**Stated problem:**
Set down the entire passage below about the artist Ebenezer Galluzzo, word for word.

**Supplied text:**

Portland-based artist Ebenezer Galluzzo wants you to know that he is sacred, and so are you. Working primarily in photographic self-portraiture, over the last two decades Galluzzo has built a body of work that investigates gender, explores the disconnect between how we see ourselves versus how others view us, and asks how connections with the environment shape who we are. In the artist statement for his current exhibition, As A Home Changes, on view at Portland’s Blue Sky gallery through January 27th, Galluzzo says self-portraiture acts as “the tool I use to learn a new way to view myself as a trans man based in celebration, acceptance, and internal truth.” 

As a whole, Galluzzo’s work conveys moments of pride, strength, sexiness, and self-acceptance, referencing spirituality or the esoteric right alongside the everyday. There are thus strong threads of continuity across his body of work. At first, the work in As A Home Changes might seem like an arrival, the culmination of Galluzzo’s investigations of self and journeying toward understanding himself as sacred.  His move beyond acceptance and into a more profound celebration of the self comes through vividly, poignantly even, in the exhibition. But the work currently at Blue Sky is less an arrival at a destination than an insistence on the value of the  journey, even across multiple, circuitous, and recurring paths. 

I caught up with Galluzzo via Zoom, where we talked about how his primary themes have remained consistent across his work even while its visual aspects have changed. We talked about what it means to be vulnerable in his work, and what it means to celebrate his gender non-conforming, transmasculine body in this moment of intense anti-trans violence and attempts to curtail trans people’s rights.

**Recorded data:**
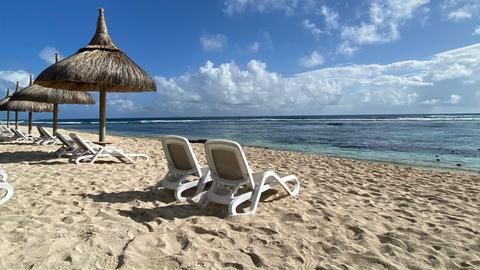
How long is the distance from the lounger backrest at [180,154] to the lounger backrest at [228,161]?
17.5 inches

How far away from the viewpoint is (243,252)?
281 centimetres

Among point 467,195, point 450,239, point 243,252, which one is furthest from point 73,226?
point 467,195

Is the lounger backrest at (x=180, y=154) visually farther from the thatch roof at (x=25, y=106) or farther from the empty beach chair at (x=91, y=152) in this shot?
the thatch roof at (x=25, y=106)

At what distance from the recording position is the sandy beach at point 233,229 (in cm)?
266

* * *

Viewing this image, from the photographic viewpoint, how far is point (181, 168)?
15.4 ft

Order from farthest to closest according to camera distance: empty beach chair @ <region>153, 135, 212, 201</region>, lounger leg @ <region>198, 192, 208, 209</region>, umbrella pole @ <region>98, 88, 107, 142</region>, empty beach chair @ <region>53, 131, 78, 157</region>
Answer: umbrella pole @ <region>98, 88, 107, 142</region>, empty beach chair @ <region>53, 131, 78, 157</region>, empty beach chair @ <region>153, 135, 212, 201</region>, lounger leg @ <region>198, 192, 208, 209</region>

**Response:**
Portland-based artist Ebenezer Galluzzo wants you to know that he is sacred, and so are you. Working primarily in photographic self-portraiture, over the last two decades Galluzzo has built a body of work that investigates gender, explores the disconnect between how we see ourselves versus how others view us, and asks how connections with the environment shape who we are. In the artist statement for his current exhibition, As A Home Changes, on view at Portland’s Blue Sky gallery through January 27th, Galluzzo says self-portraiture acts as “the tool I use to learn a new way to view myself as a trans man based in celebration, acceptance, and internal truth.” 

As a whole, Galluzzo’s work conveys moments of pride, strength, sexiness, and self-acceptance, referencing spirituality or the esoteric right alongside the everyday. There are thus strong threads of continuity across his body of work. At first, the work in As A Home Changes might seem like an arrival, the culmination of Galluzzo’s investigations of self and journeying toward understanding himself as sacred.  His move beyond acceptance and into a more profound celebration of the self comes through vividly, poignantly even, in the exhibition. But the work currently at Blue Sky is less an arrival at a destination than an insistence on the value of the  journey, even across multiple, circuitous, and recurring paths. 

I caught up with Galluzzo via Zoom, where we talked about how his primary themes have remained consistent across his work even while its visual aspects have changed. We talked about what it means to be vulnerable in his work, and what it means to celebrate his gender non-conforming, transmasculine body in this moment of intense anti-trans violence and attempts to curtail trans people’s rights.